Task brief:
Please return the records below exactly as they stand.

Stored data
======

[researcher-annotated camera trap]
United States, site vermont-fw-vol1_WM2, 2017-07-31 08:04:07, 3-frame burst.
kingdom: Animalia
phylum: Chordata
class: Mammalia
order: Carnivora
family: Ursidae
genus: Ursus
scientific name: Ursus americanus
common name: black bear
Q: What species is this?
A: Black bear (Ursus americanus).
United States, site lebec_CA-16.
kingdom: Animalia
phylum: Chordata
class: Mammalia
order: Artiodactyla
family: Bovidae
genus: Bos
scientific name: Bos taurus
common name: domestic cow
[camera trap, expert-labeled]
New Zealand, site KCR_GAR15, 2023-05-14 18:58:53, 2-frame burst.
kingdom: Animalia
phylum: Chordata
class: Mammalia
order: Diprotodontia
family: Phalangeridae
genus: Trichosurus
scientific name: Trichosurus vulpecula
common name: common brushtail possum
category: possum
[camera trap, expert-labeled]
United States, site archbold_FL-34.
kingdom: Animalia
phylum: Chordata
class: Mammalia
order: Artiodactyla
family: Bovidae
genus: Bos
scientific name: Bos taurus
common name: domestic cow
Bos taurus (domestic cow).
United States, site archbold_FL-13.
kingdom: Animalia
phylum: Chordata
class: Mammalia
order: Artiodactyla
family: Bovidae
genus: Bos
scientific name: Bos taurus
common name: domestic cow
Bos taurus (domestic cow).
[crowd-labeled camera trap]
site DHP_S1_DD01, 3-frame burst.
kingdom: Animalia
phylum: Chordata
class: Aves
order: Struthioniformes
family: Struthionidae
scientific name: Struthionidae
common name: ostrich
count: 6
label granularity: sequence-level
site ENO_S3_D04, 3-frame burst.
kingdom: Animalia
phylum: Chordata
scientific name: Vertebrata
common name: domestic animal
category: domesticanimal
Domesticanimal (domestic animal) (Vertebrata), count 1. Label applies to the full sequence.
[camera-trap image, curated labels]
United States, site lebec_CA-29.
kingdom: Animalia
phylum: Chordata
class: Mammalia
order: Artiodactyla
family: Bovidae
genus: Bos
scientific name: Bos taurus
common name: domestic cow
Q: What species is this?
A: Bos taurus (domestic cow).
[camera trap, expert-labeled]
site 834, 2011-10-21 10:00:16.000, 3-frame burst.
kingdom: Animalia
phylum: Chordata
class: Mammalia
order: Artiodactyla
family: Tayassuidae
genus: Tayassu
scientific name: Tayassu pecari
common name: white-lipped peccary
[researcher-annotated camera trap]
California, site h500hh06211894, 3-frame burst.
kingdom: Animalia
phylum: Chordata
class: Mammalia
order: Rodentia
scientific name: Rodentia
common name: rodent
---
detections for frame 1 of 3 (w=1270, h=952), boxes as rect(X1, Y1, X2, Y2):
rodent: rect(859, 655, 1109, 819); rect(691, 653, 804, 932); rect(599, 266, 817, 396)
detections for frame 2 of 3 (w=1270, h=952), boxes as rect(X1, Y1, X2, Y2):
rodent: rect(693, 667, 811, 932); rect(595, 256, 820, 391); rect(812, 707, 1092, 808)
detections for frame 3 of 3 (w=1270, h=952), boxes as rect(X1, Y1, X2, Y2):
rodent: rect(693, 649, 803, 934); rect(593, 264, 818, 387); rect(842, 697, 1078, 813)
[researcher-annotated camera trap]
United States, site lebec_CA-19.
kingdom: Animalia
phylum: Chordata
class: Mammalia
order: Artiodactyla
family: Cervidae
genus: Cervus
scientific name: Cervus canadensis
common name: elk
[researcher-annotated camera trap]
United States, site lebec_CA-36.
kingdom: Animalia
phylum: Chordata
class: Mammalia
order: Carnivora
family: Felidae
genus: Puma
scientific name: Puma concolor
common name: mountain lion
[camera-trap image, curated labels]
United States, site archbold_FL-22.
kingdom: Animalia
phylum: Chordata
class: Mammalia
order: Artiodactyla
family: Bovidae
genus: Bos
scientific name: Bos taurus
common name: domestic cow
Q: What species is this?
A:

======

The completed task:
[researcher-annotated camera trap]
United States, site vermont-fw-vol1_WM2, 2017-07-31 08:04:07, 3-frame burst.
kingdom: Animalia
phylum: Chordata
class: Mammalia
order: Carnivora
family: Ursidae
genus: Ursus
scientific name: Ursus americanus
common name: black bear
Q: What species is this?
A: Black bear (Ursus americanus).
United States, site lebec_CA-16.
kingdom: Animalia
phylum: Chordata
class: Mammalia
order: Artiodactyla
family: Bovidae
genus: Bos
scientific name: Bos taurus
common name: domestic cow
[camera trap, expert-labeled]
New Zealand, site KCR_GAR15, 2023-05-14 18:58:53, 2-frame burst.
kingdom: Animalia
phylum: Chordata
class: Mammalia
order: Diprotodontia
family: Phalangeridae
genus: Trichosurus
scientific name: Trichosurus vulpecula
common name: common brushtail possum
category: possum
[camera trap, expert-labeled]
United States, site archbold_FL-34.
kingdom: Animalia
phylum: Chordata
class: Mammalia
order: Artiodactyla
family: Bovidae
genus: Bos
scientific name: Bos taurus
common name: domestic cow
Bos taurus (domestic cow).
United States, site archbold_FL-13.
kingdom: Animalia
phylum: Chordata
class: Mammalia
order: Artiodactyla
family: Bovidae
genus: Bos
scientific name: Bos taurus
common name: domestic cow
Bos taurus (domestic cow).
[crowd-labeled camera trap]
site DHP_S1_DD01, 3-frame burst.
kingdom: Animalia
phylum: Chordata
class: Aves
order: Struthioniformes
family: Struthionidae
scientific name: Struthionidae
common name: ostrich
count: 6
label granularity: sequence-level
site ENO_S3_D04, 3-frame burst.
kingdom: Animalia
phylum: Chordata
scientific name: Vertebrata
common name: domestic animal
category: domesticanimal
Domesticanimal (domestic animal) (Vertebrata), count 1. Label applies to the full sequence.
[camera-trap image, curated labels]
United States, site lebec_CA-29.
kingdom: Animalia
phylum: Chordata
class: Mammalia
order: Artiodactyla
family: Bovidae
genus: Bos
scientific name: Bos taurus
common name: domestic cow
Q: What species is this?
A: Bos taurus (domestic cow).
[camera trap, expert-labeled]
site 834, 2011-10-21 10:00:16.000, 3-frame burst.
kingdom: Animalia
phylum: Chordata
class: Mammalia
order: Artiodactyla
family: Tayassuidae
genus: Tayassu
scientific name: Tayassu pecari
common name: white-lipped peccary
[researcher-annotated camera trap]
California, site h500hh06211894, 3-frame burst.
kingdom: Animalia
phylum: Chordata
class: Mammalia
order: Rodentia
scientific name: Rodentia
common name: rodent
---
detections for frame 1 of 3 (w=1270, h=952), boxes as rect(X1, Y1, X2, Y2):
rodent: rect(859, 655, 1109, 819); rect(691, 653, 804, 932); rect(599, 266, 817, 396)
detections for frame 2 of 3 (w=1270, h=952), boxes as rect(X1, Y1, X2, Y2):
rodent: rect(693, 667, 811, 932); rect(595, 256, 820, 391); rect(812, 707, 1092, 808)
detections for frame 3 of 3 (w=1270, h=952), boxes as rect(X1, Y1, X2, Y2):
rodent: rect(693, 649, 803, 934); rect(593, 264, 818, 387); rect(842, 697, 1078, 813)
[researcher-annotated camera trap]
United States, site lebec_CA-19.
kingdom: Animalia
phylum: Chordata
class: Mammalia
order: Artiodactyla
family: Cervidae
genus: Cervus
scientific name: Cervus canadensis
common name: elk
[researcher-annotated camera trap]
United States, site lebec_CA-36.
kingdom: Animalia
phylum: Chordata
class: Mammalia
order: Carnivora
family: Felidae
genus: Puma
scientific name: Puma concolor
common name: mountain lion
[camera-trap image, curated labels]
United States, site archbold_FL-22.
kingdom: Animalia
phylum: Chordata
class: Mammalia
order: Artiodactyla
family: Bovidae
genus: Bos
scientific name: Bos taurus
common name: domestic cow
Q: What species is this?
A:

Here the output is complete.